Burundi : les hommes du très secret président Évariste Ndayishimiye
Politique

Jeune Afrique, 17 octobre 2021

Alors que Gitega fait son retour sur la scène diplomatique, le chef de l’État continue d’asseoir son pouvoir, au milieu des luttes de clans. Pour s’affirmer, à l’extérieur comme à l’intérieur du pays, il s’appuie sur une poignée d’anciens maquisards du CNDD-FDD et de technocrates. Voici sa garde rapprochée.

La majorité des plus fidèles collaborateurs du président burundais, Évariste Ndayishimiye, porté au pouvoir en mai 2020, sont des militaires.
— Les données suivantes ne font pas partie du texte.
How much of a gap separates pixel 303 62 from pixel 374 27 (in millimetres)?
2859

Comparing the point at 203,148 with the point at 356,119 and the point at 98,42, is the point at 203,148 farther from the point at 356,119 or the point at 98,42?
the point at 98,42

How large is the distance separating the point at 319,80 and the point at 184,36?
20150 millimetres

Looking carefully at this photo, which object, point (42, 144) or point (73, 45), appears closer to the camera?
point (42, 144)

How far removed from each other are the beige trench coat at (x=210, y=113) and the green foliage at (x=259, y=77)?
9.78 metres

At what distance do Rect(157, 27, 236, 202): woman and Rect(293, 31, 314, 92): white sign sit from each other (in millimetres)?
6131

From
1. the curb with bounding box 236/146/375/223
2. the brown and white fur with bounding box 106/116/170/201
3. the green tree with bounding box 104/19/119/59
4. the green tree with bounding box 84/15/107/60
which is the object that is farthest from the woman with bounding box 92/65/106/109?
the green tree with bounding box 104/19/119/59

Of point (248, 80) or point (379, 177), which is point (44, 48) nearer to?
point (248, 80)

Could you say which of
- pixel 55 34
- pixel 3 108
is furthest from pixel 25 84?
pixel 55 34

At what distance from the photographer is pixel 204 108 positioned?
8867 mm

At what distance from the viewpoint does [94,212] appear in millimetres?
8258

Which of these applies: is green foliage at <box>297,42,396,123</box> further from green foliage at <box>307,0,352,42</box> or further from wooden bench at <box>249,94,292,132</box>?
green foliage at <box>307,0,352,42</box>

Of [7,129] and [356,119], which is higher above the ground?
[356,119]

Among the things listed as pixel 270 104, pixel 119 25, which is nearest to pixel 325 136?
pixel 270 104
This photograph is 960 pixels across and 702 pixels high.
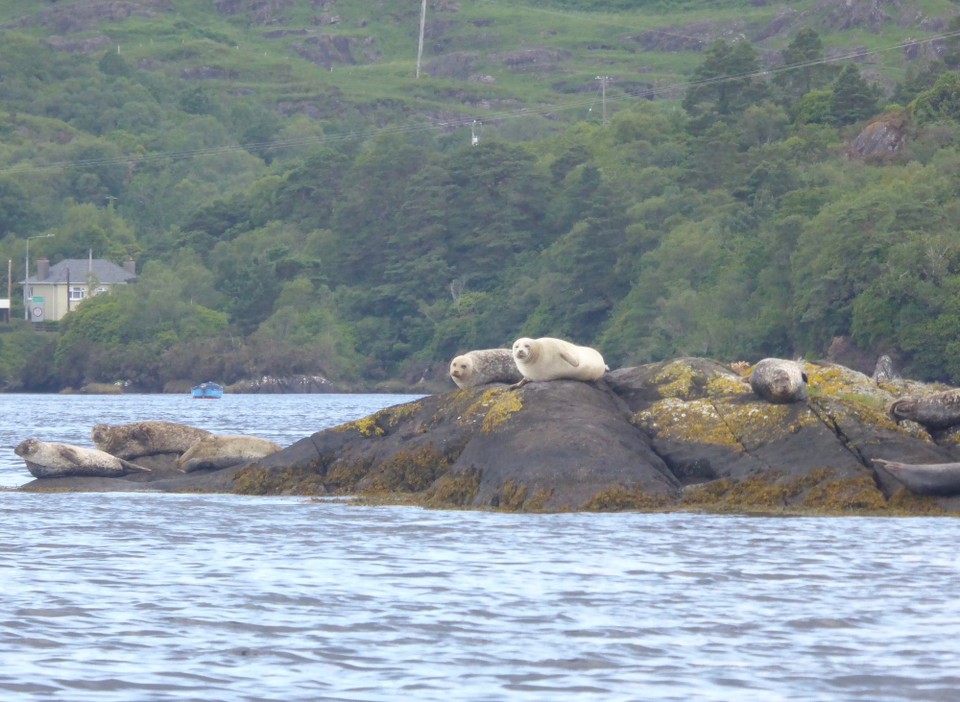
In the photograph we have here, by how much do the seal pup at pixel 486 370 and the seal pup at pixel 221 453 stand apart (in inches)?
141

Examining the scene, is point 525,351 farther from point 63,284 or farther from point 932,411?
point 63,284

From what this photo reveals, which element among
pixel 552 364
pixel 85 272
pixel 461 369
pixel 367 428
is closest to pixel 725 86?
pixel 85 272

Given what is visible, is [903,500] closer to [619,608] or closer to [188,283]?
[619,608]

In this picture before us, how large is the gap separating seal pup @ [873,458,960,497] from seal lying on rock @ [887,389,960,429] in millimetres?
1121

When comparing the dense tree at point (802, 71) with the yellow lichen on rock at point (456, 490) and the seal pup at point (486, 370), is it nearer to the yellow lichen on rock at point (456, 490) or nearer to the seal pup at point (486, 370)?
the seal pup at point (486, 370)

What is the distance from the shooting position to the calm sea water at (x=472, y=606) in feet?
41.7

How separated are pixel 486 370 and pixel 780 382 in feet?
17.1

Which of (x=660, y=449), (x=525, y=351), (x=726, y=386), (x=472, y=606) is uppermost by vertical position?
(x=525, y=351)

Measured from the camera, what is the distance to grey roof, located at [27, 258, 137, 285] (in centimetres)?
15438

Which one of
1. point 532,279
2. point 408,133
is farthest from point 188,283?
point 408,133

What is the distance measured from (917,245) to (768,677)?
6791 cm

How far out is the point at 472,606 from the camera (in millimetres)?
15836

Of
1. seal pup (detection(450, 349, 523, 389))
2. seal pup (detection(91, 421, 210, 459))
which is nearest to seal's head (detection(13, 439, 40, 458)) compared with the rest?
seal pup (detection(91, 421, 210, 459))

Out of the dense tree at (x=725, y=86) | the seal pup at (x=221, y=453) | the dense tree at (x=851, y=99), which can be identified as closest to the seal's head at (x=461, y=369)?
the seal pup at (x=221, y=453)
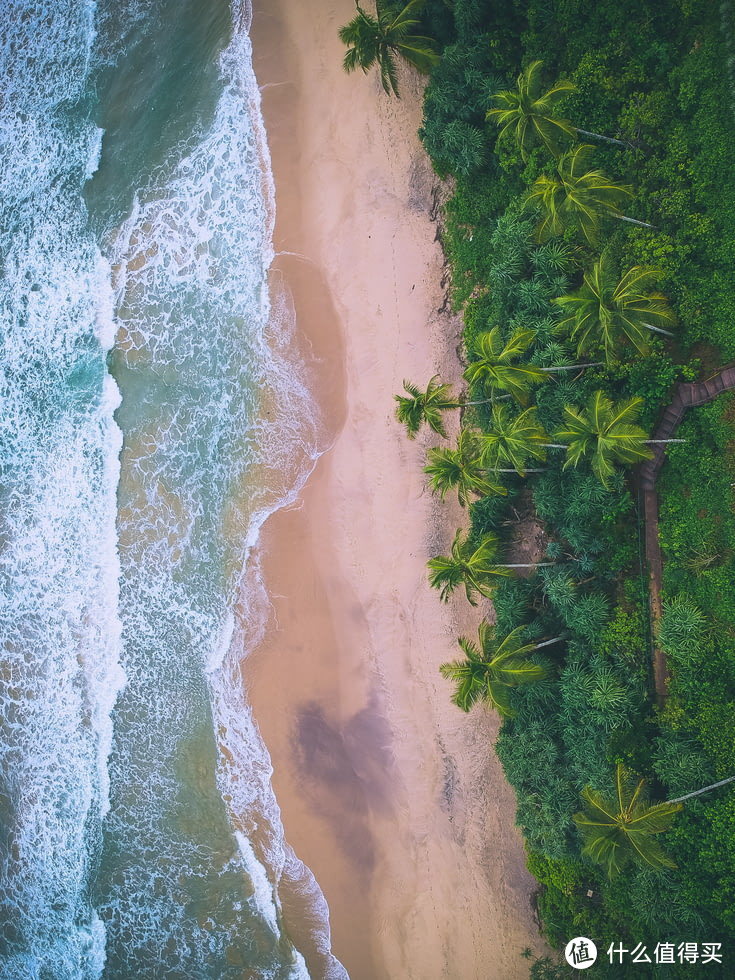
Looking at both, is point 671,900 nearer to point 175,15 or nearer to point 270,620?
point 270,620

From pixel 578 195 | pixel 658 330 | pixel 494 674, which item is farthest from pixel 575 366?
pixel 494 674

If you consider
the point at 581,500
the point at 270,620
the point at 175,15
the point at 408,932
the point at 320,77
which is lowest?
the point at 408,932

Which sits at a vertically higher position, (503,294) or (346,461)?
(503,294)

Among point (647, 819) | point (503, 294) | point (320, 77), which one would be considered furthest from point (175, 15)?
point (647, 819)

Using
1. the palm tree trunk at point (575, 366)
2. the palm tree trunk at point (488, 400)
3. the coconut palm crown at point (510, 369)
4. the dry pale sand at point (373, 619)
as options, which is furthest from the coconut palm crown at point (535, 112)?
the palm tree trunk at point (488, 400)

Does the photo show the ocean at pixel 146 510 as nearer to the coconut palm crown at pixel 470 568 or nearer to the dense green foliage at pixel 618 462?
the coconut palm crown at pixel 470 568

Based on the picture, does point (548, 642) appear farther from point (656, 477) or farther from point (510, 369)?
point (510, 369)

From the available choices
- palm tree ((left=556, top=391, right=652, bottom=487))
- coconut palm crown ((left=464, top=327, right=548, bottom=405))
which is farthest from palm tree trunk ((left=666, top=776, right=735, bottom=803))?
coconut palm crown ((left=464, top=327, right=548, bottom=405))
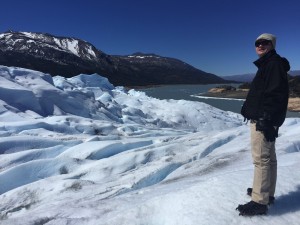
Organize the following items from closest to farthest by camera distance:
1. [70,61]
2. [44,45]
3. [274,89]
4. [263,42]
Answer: [274,89] → [263,42] → [70,61] → [44,45]

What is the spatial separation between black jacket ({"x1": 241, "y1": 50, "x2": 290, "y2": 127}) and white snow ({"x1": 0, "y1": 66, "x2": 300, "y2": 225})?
0.90 metres

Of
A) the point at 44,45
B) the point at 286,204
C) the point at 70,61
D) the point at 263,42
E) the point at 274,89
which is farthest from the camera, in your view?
the point at 44,45

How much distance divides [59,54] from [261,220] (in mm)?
161524

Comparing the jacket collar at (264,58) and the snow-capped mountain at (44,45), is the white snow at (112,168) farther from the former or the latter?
the snow-capped mountain at (44,45)

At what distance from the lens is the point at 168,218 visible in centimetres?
340

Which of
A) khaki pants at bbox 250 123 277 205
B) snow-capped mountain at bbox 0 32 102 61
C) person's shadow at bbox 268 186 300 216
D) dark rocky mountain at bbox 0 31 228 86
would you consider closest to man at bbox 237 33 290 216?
khaki pants at bbox 250 123 277 205

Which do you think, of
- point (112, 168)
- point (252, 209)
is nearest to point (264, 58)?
point (252, 209)

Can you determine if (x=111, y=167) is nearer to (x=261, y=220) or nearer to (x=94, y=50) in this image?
(x=261, y=220)

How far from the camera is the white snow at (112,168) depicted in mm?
3545

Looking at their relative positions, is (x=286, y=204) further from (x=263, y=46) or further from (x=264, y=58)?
(x=263, y=46)

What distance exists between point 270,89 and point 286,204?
3.89ft

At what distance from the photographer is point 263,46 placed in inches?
127

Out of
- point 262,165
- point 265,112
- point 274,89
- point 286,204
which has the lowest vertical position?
point 286,204

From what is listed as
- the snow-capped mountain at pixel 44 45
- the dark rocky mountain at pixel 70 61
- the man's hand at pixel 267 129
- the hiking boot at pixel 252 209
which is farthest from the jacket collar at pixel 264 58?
the snow-capped mountain at pixel 44 45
Des « compagnons d’armes », qui ont servi dans le maquis où ils se sont rencontrés au lendemain de l’assassinat du président Melchior Ndadaye, en 1993. Ils sont tous de la même génération, presque tous nés la même année et ont gravi ensemble les marches du pouvoir au sein des Forces de défense de la démocratie (FDD) d’abord, puis de son versant politique ensuite, le Conseil national de la défense pour la démocratie – Force de défense de la démocratie (CNDD-FDD), constitué en 2004 pour porter Pierre Nkurunziza à la présidence l’année suivante.

Comme Évariste Ndayishimiye qui lui a succédé en mai 2020, la plupart ont d’ailleurs accompagné au plus près l’ancien chef de l’État – décédé en juin 2020 –, pour former au fil de ses quinze années de règne une caste de « généraux » qui accaparent les postes de pouvoir dans le pays. C’est en son sein que se trouvent aujourd’hui les meilleurs soutiens de l’actuel président, ainsi que ses seuls véritables adversaires, comme le Premier ministre Alain-Guillaume Bunyoni. Face à ceux qui goûtent assez peu sa décision de plus en plus affichée de renforcer la lutte contre la corruption pour séduire la communauté internationale, Ndayishimiye sait pouvoir compter sur son premier cercle.

« Ce n’est pas véritablement un homme de réseau », prévient un diplomate en poste à Bujumbura. Ou alors d’un seul, celui du CNDD-FDD qu’il a repris en main de 2015 à janvier 2021, et où il recrute ceux qui l’entourent, par amitié sincère, carriérisme, opportunisme ou par simple discipline de parti. Maquisards d’hier, civils et administrateurs d’aujourd’hui… tous sont au service d’un CNDD-FDD plus puissant et mystérieux que jamais.

Prime Niyongabo

Né en 1970 sur une colline voisine de celle du président, il quitte la faculté d’économie de Bujumbura pour rejoindre les FDD dès 1993. L’amitié entre les deux hommes grandit dans le maquis et Évariste Ndayishimiye est témoin du mariage de Prime Niyongabo, au lendemain de la guerre civile. L’ancien guérillero devient alors officier de carrière et grimpe les échelons de la hiérarchie militaire jusqu’à devenir chef d’état-major de l’armée en 2012.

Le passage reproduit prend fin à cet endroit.